Work instructions →
Start to finish, write out the entries exactly, leaving the pictures aside.

Data for review →
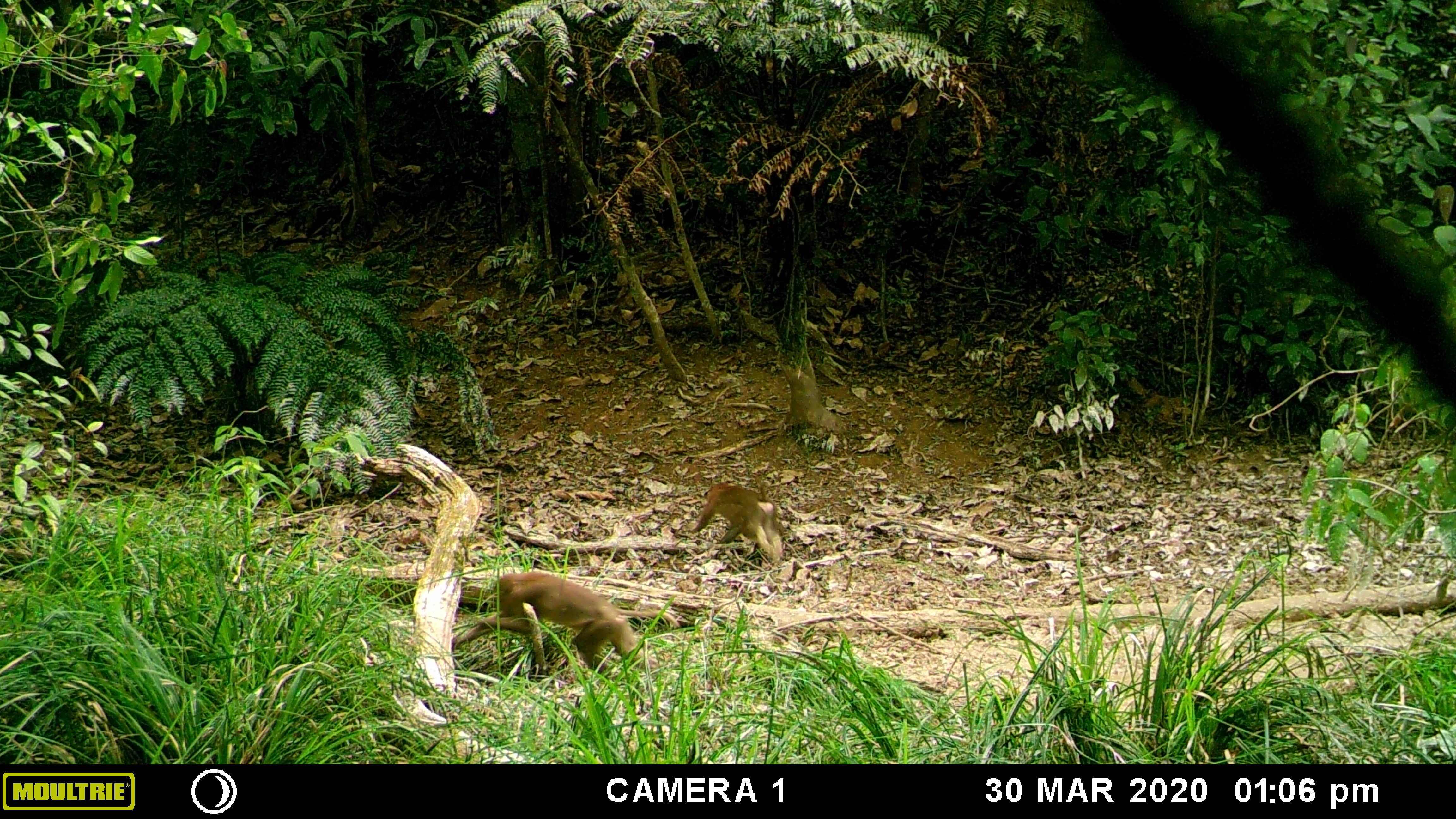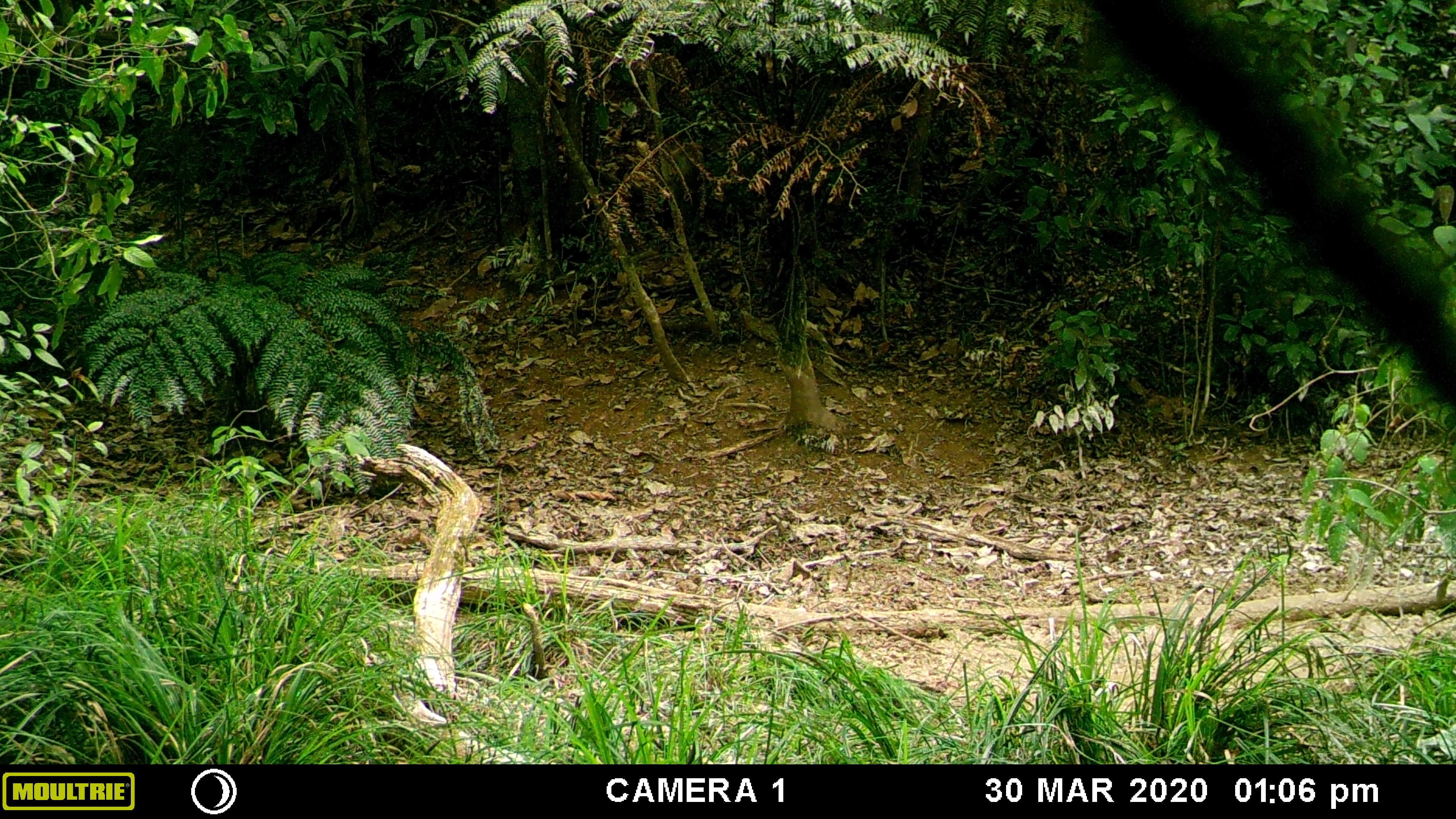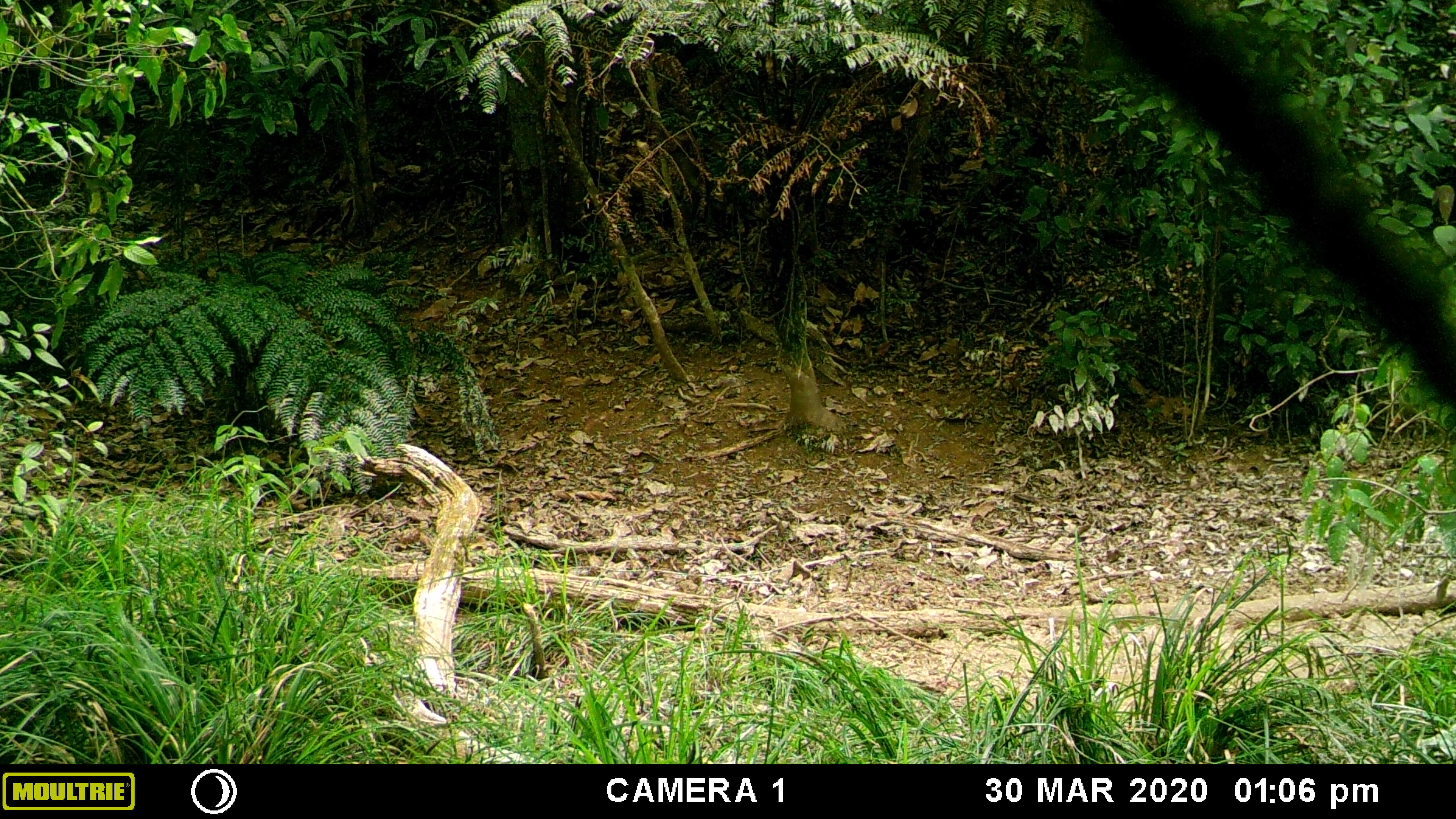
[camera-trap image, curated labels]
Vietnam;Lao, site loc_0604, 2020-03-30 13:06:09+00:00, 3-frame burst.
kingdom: Animalia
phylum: Chordata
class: Mammalia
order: Primates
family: Cercopithecidae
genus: Macaca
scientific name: Macaca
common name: macaques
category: assam or rhesus macaque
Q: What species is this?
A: Assam or rhesus macaque (macaques) (Macaca).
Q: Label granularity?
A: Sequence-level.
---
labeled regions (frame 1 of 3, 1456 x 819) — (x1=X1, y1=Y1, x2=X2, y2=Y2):
assam or rhesus macaque: (x1=452, y1=571, x2=679, y2=681); (x1=690, y1=474, x2=783, y2=562)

Output of the exercise →
[camera-trap image, curated labels]
Vietnam;Lao, site loc_0604, 2020-03-30 13:06:09+00:00, 3-frame burst.
kingdom: Animalia
phylum: Chordata
class: Mammalia
order: Primates
family: Cercopithecidae
genus: Macaca
scientific name: Macaca
common name: macaques
category: assam or rhesus macaque
Q: What species is this?
A: Assam or rhesus macaque (macaques) (Macaca).
Q: Label granularity?
A: Sequence-level.
---
labeled regions (frame 1 of 3, 1456 x 819) — (x1=X1, y1=Y1, x2=X2, y2=Y2):
assam or rhesus macaque: (x1=452, y1=571, x2=679, y2=681); (x1=690, y1=474, x2=783, y2=562)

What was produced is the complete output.